Gazette

Poundstone wants to create kids-in-the-basement atmosphere

SPECIAL TO THE GAZETTE

Paula Poundstone bets a lot of us remember this from our childhoods: Your family is having a dinner party with friends.

The adults retire for coffee and conversation, and the kids are kicked downstairs.

“But we would just have the best time down there,” Poundstone says. “I want (my performances) to feel like being in that basement, where all the adults are upstairs somewhere and we’re dodging them.”

While she’s certainly moved on to larger venues than that basement —  Poundstone plays the Pikes Peak Center on Thursday — she’s still improvising her fun, never taking herself too seriously.

Famous for her stand-up as well as her role as a panelist on NPR’s weekly news quiz show, “Wait Wait … Don’t Tell Me!” the comedian is known for her vibrant spontaneity and audience interaction, as if she and her audience together were weaving an evening of laughs.

“Generally speaking, there is just a magic that emanates from a group of people that come out to laugh for the evening,” Poundstone says.

“My favorite part of the night is just talking to the audience. I find really great stuff unfolds. I can almost predict that it will anymore.”

For those familiar with her “Wait Wait” radio performances, the live stand-up Poundstone will play differently.

Rather than crack jokes solely about the news, she riffs on a wide range of topics, including more about her personal life, her three children — who “have a plan to drive me into the mulch pile” — and their houseful of pets, including more than a dozen cats, a pony or two, and a bearded dragon lizard.

“It’s like a really bad, unprofitable farm every day, with hours of cleaning waste products,” she says.

Traveling to do live performances does take her away from that family she loves, but, “I’m delighted and thrilled to have a job, and it’s the best job in the whole world,” she says. “I really do have the greatest audiences there are. They’re happy and responsive — not cynical — and fun.”

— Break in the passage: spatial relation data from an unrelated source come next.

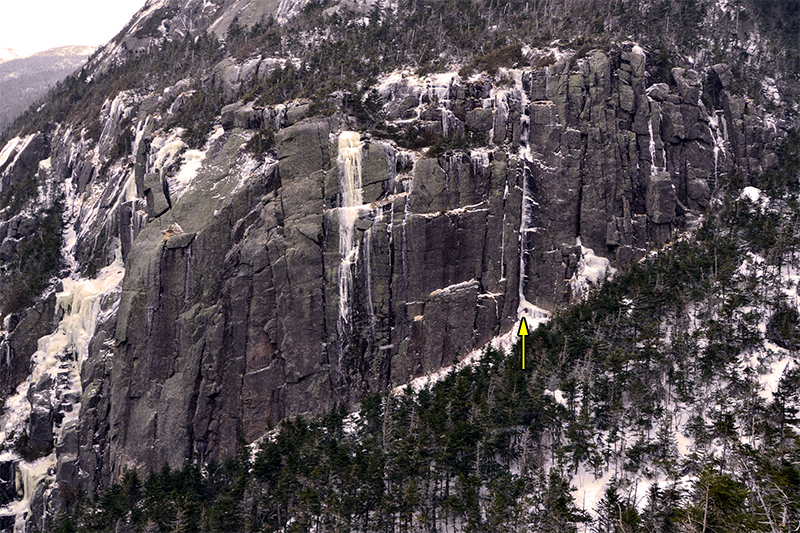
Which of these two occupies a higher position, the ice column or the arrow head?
the ice column

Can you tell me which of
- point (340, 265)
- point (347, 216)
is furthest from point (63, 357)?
point (347, 216)

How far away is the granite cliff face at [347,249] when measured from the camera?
73.9 metres

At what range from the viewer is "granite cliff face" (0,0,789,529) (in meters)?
73.9

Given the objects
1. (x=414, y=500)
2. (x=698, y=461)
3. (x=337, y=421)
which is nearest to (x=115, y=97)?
(x=337, y=421)

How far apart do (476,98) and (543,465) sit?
163 ft

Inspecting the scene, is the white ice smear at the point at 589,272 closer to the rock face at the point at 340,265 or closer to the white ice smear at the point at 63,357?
the rock face at the point at 340,265

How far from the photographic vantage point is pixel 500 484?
48.6m

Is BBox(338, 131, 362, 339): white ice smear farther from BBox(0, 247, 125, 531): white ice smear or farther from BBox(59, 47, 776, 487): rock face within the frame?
BBox(0, 247, 125, 531): white ice smear

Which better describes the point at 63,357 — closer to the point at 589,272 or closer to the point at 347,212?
the point at 347,212

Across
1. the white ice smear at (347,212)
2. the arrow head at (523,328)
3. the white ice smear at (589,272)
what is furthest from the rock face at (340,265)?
the arrow head at (523,328)

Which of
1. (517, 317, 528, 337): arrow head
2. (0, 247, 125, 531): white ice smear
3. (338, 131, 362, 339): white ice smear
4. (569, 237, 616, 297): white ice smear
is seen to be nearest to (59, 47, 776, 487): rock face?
(338, 131, 362, 339): white ice smear

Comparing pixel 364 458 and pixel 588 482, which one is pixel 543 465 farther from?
pixel 364 458

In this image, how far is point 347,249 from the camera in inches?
2945

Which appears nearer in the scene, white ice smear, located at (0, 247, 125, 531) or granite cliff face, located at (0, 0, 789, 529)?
granite cliff face, located at (0, 0, 789, 529)
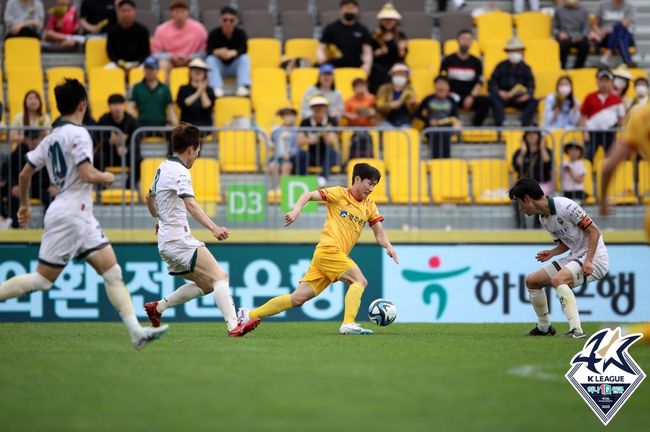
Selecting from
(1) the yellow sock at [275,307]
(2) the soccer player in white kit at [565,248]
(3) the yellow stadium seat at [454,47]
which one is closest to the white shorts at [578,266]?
(2) the soccer player in white kit at [565,248]

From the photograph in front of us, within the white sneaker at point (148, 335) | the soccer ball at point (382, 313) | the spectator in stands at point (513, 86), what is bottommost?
the soccer ball at point (382, 313)

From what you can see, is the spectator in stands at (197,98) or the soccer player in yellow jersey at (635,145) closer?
the soccer player in yellow jersey at (635,145)

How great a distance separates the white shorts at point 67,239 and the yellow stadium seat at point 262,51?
1206cm

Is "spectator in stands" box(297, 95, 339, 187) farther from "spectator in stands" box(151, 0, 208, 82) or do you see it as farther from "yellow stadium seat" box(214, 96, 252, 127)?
"spectator in stands" box(151, 0, 208, 82)

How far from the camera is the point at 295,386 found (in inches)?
314

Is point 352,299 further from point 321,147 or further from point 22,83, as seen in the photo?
point 22,83

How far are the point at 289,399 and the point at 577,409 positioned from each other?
1.87m

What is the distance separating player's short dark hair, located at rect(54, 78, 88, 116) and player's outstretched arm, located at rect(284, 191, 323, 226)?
2717 millimetres

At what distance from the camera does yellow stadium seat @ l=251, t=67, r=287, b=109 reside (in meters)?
20.6

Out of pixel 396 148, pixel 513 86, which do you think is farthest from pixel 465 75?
pixel 396 148

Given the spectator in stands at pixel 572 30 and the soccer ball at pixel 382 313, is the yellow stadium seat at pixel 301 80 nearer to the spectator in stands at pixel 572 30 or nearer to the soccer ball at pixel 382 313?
the spectator in stands at pixel 572 30

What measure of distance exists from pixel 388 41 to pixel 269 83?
241 cm

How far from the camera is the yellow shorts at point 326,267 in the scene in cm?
1277

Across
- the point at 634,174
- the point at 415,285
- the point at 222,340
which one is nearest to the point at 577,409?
the point at 222,340
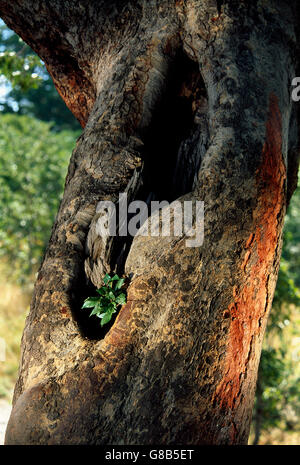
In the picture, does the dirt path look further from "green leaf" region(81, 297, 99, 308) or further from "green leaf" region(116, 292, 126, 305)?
"green leaf" region(116, 292, 126, 305)

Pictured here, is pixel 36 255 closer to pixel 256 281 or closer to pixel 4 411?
pixel 4 411

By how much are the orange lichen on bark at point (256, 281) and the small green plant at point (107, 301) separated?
519 millimetres

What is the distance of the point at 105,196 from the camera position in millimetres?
2295

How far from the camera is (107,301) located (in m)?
2.04

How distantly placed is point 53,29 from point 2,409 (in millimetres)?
4566

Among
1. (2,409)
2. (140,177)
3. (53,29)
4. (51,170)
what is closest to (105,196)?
(140,177)

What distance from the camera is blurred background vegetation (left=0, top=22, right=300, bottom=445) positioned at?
505 cm

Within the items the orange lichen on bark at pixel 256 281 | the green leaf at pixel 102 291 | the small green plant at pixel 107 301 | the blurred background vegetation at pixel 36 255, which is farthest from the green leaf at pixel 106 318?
the blurred background vegetation at pixel 36 255

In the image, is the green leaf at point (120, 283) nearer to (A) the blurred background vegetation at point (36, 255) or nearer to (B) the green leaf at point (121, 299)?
(B) the green leaf at point (121, 299)

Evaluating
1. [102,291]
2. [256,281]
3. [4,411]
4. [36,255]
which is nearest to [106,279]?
[102,291]

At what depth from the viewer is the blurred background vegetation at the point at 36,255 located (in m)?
5.05

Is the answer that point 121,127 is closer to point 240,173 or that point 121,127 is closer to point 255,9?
point 240,173

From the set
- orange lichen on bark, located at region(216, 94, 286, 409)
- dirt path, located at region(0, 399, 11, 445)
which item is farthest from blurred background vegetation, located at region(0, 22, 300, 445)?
orange lichen on bark, located at region(216, 94, 286, 409)

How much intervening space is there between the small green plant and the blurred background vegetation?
3092mm
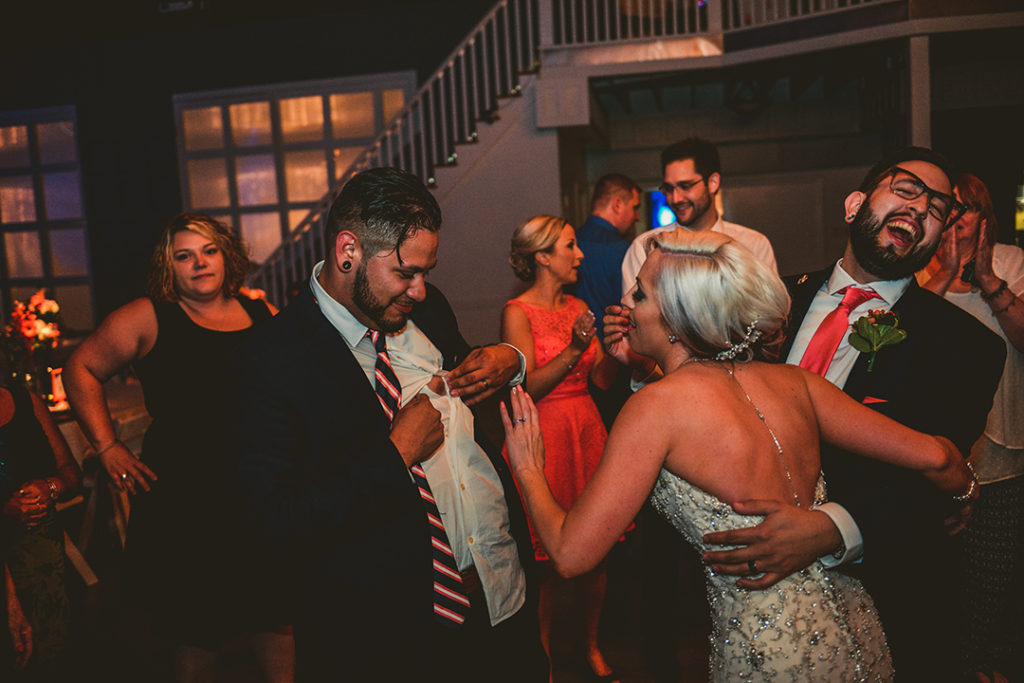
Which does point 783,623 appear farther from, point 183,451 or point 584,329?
point 183,451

Poundstone’s comedic style is loping and conversational, and for most shows, her only props are a stool and a can of Diet Pepsi. She likens her material to the T-shirt pile in your closet: She’s got stacks and stacks of ideas and jokes; there are usually a few at the surface, depending on the wash, and the rest are buried.

“What you see is what you get. I’m the real deal and I don’t feel bad about that,” Poundstone says.

“There are nights I talk a lot about politics because it’s on my mind, and there are other nights I don’t.”

Of course, on “Wait Wait … Don’t Tell Me!” politics and current events are the main ingredients for panelists’ jokes, and Poundstone didn’t become one of the show’s most popular panelists by avoiding the news entirely.

“I think people really want to pay attention to what’s going on in the world, and I also think they have a strong desire to mock it,” she says, explaining the radio quiz’s fan following.

“It’s like Mary Poppins and her spoonful of sugar. It’s hard to take without cutting it with something.”

 

Paula Poundstone stand-up

When: 7:30 p.m. Thursday

Where: Pikes Peak Center, 190 S. Cascade Ave.